**PROBLEM TO WORK ON**
Scan the records beneath this line for the line holding "United States, site archbold_FL-37." and the line holding "common name: wild boar", then transcribe exactly those two and all lines between.

(Stored entries)

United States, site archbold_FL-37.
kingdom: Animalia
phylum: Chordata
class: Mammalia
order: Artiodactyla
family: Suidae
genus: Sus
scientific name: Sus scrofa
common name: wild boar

---

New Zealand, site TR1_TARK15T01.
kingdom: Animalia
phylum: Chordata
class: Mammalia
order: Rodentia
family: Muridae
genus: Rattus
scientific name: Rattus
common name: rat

**SOLUTION FOR THIS EXERCISE**
United States, site archbold_FL-37.
kingdom: Animalia
phylum: Chordata
class: Mammalia
order: Artiodactyla
family: Suidae
genus: Sus
scientific name: Sus scrofa
common name: wild boar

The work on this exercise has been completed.